Хотя вначале и они бывают непростыми. Появление внуков может, как у мужчин, так и у женщин, осложнить прохождение стадии «перевернутого эдипова комплекса»: в исследовании о восприятии возраста у группы пятидесятипятилетних школьных учителей — те, кто уже стал дедами, чаще отмечали, что ощущают себя старыми. Нередко отношение бабушки ко внукам поначалу двойственно. Если она враждебно настроена к дочери, то и к детям, через которых та утверждается и ускользает от нее, она испытывает отторжение. Если же она любит дочь и отождествляет себя с ней, то любит и внуков, но огорчается, что играет рядом с ними лишь второстепенную роль.

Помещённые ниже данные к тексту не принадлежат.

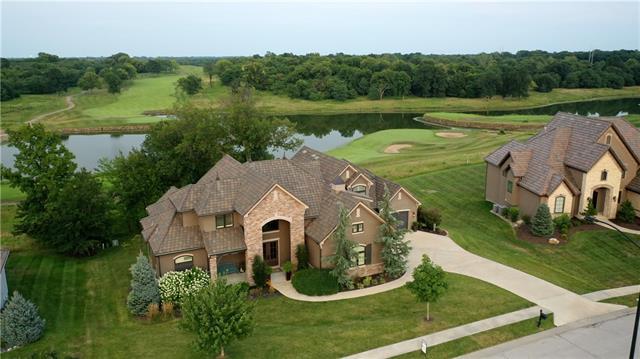 10631 N Dalton Avenue Property Photo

Она любит своего сына в его детях — но те в то же время еще и дети невестки, к которой она ревнует. Поскольку для женщины материнство часто источник самореализации, соперничество с дочерью или невесткой на этой почве может быть особенно острым. Особенно болезненно женщина переживает ощущение того, что с появлением внуков она как бы отступает на одно поколение назад, — и справиться с этим ей труднее, чем мужчине.
Отец не конкурирует со своими сыновьями или зятьями. Кроме того, от него гораздо реже ждут помощи. Поэтому он, как правило, более равнодушен, чем бабушка. Но если он вовлечен в жизнь внуков, его чувства бывают столь же теплыми и даже менее противоречивыми. Виктор Гюго и дед Сартра скорее играли в дедушек, но любили своих внуков искренне и глубоко. Фрейд плакал, потеряв внука, вместе с которым он утратил и всякий вкус к жизни.
Чаще всего примерно тогда, когда внукам исполняется десять лет, а дедушка с бабушкой уже приняли свою старость, роль, которую играют последние, приносит им немало радости. Всё то, что делает родительство внутренне противоречивым, — стремление к отождествлению, компенсации, чувство вины или неудовлетворенности — бабушек и дедушек обходит стороной.
Они могут любить внуков совершенно бескорыстно и щедро, поскольку у них нет ни прав, ни обязанностей по отношению к ним; им не поручено тяжелое дело воспитания, им не приходится говорить «нет», жертвовать настоящим моментом ради будущего.
Именно поэтому ребенок часто отвечает им особой нежностью: он находит в них опору перед лицом родительской строгости; к ним он не испытывает ни ревности, ни желания отождествиться, ни обид, ни бунта — всех тех чувств, что отравляют его отношения с родителями.
Став юношей, взрослым, в отношении к бабушке и дедушке он сохраняет чувство, не отягощенное прошлым. Как бы в отместку, старики направляют эту привязанность против промежуточного поколения; взаимодействуя с молодежью, они сами вновь чувствуют себя юными. Вне родственных уз дружба молодых людей особенно ценна для пожилых: она дарит им ощущение, что время, в котором они живут, по-прежнему принадлежит им, она возвращает им юность, уносит их в бесконечность грядущего — и становится лучшей защитойот хандры, что нависает над старостью.
К сожалению, подобные связи редки: молодежь и старики принадлежат двум разным мирам, между которыми почти нет взаимодействия.